You can give people a sense of presence using Gear VR, and you can get it into the hands of a lot of people. I think there might be a limited market because it relies on a high end Samsung phone, instead of supporting Android or smartphones in general, but we’re going to see similar devices. Google is making its own [non Cardboard] headset, and you’d imagine that it work with all of Android, so you’ll see a broader penetration. Apple brought in people to work with VR on iPhone.
Then you look at the premium headsets that are coming out, and they’re creating great gaming experiences. The critical gaming community is going to be really excited by these experiences. I think early adopters are going to be really big fans, but there are barriers for getting broad mainstream penetration for these units — mostly around the price of the PC hardware and headsets.
PlayStation VR is well positioned because it has the PS4 install base [over 36 million worldwide]. But it also has challenges in that Sony has historically not supported its peripherals very well. So, you have a fan base that is wondering whether PlayStation VR will have better support than the Vita or Move. Sony also hasn’t shown all of its cards. A lot could change when more information about the experiences and price point are revealed.

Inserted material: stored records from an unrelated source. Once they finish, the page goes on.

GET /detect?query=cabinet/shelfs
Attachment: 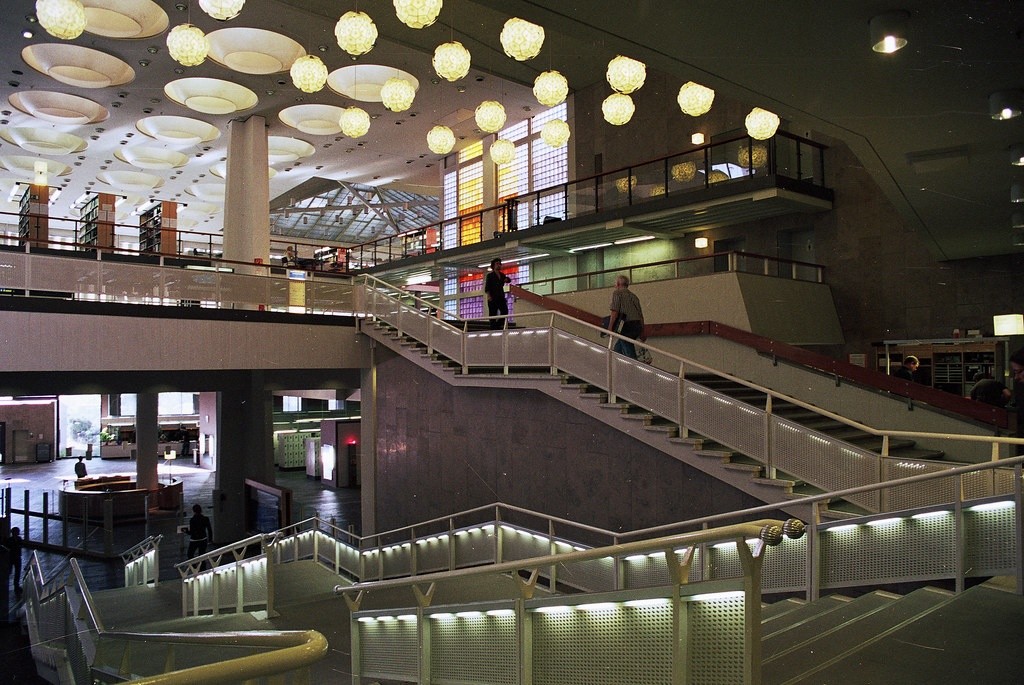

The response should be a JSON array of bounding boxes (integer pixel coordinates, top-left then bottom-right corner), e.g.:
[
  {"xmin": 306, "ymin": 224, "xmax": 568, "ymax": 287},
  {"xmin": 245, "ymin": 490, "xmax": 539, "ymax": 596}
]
[
  {"xmin": 139, "ymin": 201, "xmax": 177, "ymax": 257},
  {"xmin": 20, "ymin": 185, "xmax": 48, "ymax": 250},
  {"xmin": 79, "ymin": 193, "xmax": 115, "ymax": 254},
  {"xmin": 280, "ymin": 431, "xmax": 321, "ymax": 480},
  {"xmin": 871, "ymin": 342, "xmax": 1003, "ymax": 400}
]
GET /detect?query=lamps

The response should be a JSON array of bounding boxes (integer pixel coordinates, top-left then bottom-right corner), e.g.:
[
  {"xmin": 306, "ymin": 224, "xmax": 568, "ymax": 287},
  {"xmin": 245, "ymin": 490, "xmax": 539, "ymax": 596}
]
[
  {"xmin": 989, "ymin": 91, "xmax": 1024, "ymax": 246},
  {"xmin": 163, "ymin": 450, "xmax": 177, "ymax": 483},
  {"xmin": 0, "ymin": 0, "xmax": 781, "ymax": 203},
  {"xmin": 994, "ymin": 313, "xmax": 1024, "ymax": 336},
  {"xmin": 869, "ymin": 12, "xmax": 908, "ymax": 52}
]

I think that what both the Oculus Rift and HTC Vive have going for them is that companies with long term aspirations in VR are deep pockets are supporting them. Valve is supporting the Vive and Oculus has Facebook. Facebook in general has traditionally shown more of an interest in social connection that purely games, so its long-term goals for VR must be similar.
The good news is, even if adoption is slow, these are companies that are prepared for that and are playing the 5-year game.

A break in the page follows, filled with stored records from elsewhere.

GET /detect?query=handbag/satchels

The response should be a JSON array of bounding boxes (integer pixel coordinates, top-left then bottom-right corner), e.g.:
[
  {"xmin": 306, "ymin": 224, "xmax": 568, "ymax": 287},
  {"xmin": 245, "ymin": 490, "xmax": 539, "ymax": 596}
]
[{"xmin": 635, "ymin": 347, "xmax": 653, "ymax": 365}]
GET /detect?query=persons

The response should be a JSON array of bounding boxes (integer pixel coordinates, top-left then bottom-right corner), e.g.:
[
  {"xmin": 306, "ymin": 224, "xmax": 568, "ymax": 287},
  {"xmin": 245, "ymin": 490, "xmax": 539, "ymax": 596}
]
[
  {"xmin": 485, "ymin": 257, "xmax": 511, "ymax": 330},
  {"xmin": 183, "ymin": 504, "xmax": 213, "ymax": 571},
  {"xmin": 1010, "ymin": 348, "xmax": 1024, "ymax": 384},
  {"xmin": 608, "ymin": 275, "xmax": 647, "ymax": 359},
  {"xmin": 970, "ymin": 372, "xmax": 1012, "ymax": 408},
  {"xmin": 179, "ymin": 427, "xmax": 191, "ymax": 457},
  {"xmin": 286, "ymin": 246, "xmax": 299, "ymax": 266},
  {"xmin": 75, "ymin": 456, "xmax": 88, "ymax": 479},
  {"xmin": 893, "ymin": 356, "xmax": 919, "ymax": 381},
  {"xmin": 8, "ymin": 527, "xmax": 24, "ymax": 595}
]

How has crowdfunding and Early Access helped spread awareness of games and drive user engagement?
So, I talked about the diversity of people playing the expanding game universe, and all the ways people can play and engage, including playing but not playing. But I think another trend is that you can get involved with a game over a much longer period of time, which includes pre-launch, launch, and now with games as a service you can play for a very long time.
Assuming that a product creates the perfect experience that you really want, developers can engage you with that product for an incredibly long period of time. With Kickstarter, you put money into something that you believe in, and there are a lot of genres where Kickstarter has been an amazing thing. Isometric RPGs like Baldur’s Gate had disappeared from the market, but Kickstarter was able to find these fans that appreciated this niche and helped revitalize the genre with games like Wasteland 2, Pillars of Eternity and Divinity: Original Sin.
With Early Access, you can access a game while it is in development and provide feedback. Then you move into where betas are becoming more common. Then, when the game launches, you can participate in the game continuously with microtransactions, online modes and competitive PvP.
There are some complications that arise, like games taking an extraordinarily long time to complete. With Kickstarter, you could end up with a game that doesn’t meet expectations, or reaches a funding goal but never gets made. But by and large, I think they have been a net positive for the gaming community to have more involvement.
What is the most important thing to keep in mind when looking for long-term engagement with audiences?
I think the tricky thing is not getting caught in the trap of thinking, “These things are so great that I should do all of them.”
Instead, they should ask themselves, “For the type of game that I’m making, and what the consumers want, what should I be providing?”
Does Early Access make sense for my game? Should I do a Kickstarter, or should I look for external funding? Should I do an eSport for my game? Should I build on mobile, or does it make more sense for my game to be on Steam? All of these things are levers for creating and driving engagement, but they are also opportunities strategic decisions that can be done poorly — making your game unsuccessful.